Related Work & Insights¶
- Extends the success of the NeuroAI "goal-driven modeling" paradigm — previously validated in primate visual, auditory, motor, memory, and language areas.
- An interesting contrast with mouse visual cortex studies (Nayebi et al., 2023): in the tactile domain, SSL matches supervised neural fitting, whereas in vision SSL substantially outperforms supervised methods.
- Directly answers and extends the open questions raised by Zhuang et al. (2017).

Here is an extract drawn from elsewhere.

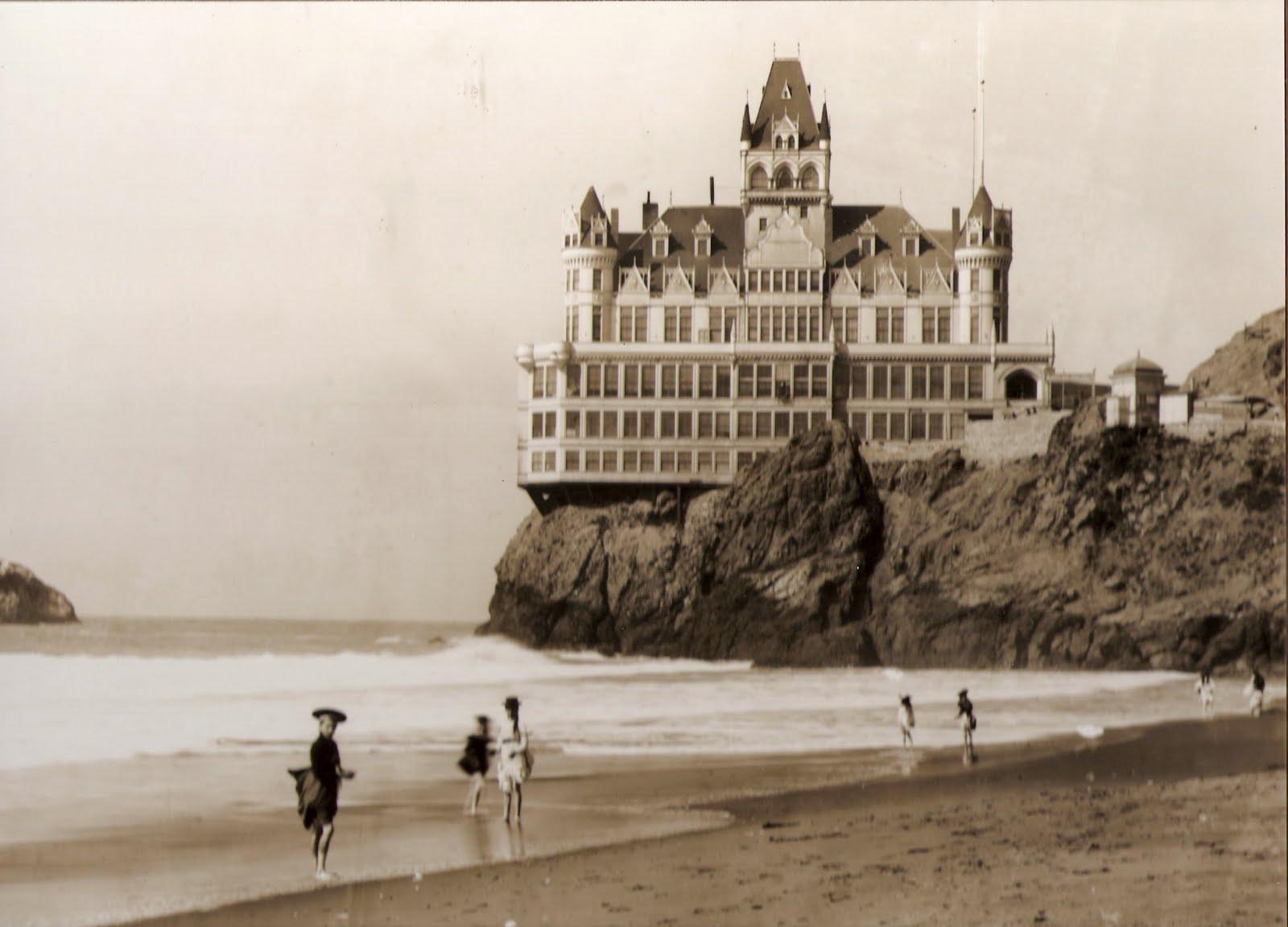 1909. A san francisco-i Cliff House hotel. A maga korában lenyűgöző látvány lehetett..jpg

- Future direction: The success of IntersectionRNN suggests that its input-state "cross-gating" may correspond to selective modulation in biological somatosensory pathways.
Rating¶
- Novelty: ⭐⭐⭐⭐⭐ First complete application of goal-driven modeling to the tactile system; the EAD framework is elegantly designed.
- Experimental Thoroughness: ⭐⭐⭐⭐ Systematic evaluation across 64 models, though limited by the stimulus diversity of the neural dataset.
- Writing Quality: ⭐⭐⭐⭐⭐ Problem motivation is clear; results and interpretations are tightly integrated.
- Value: ⭐⭐⭐⭐⭐ Important implications for both NeuroAI and tactile robotics; bridges the gap from brain to machine.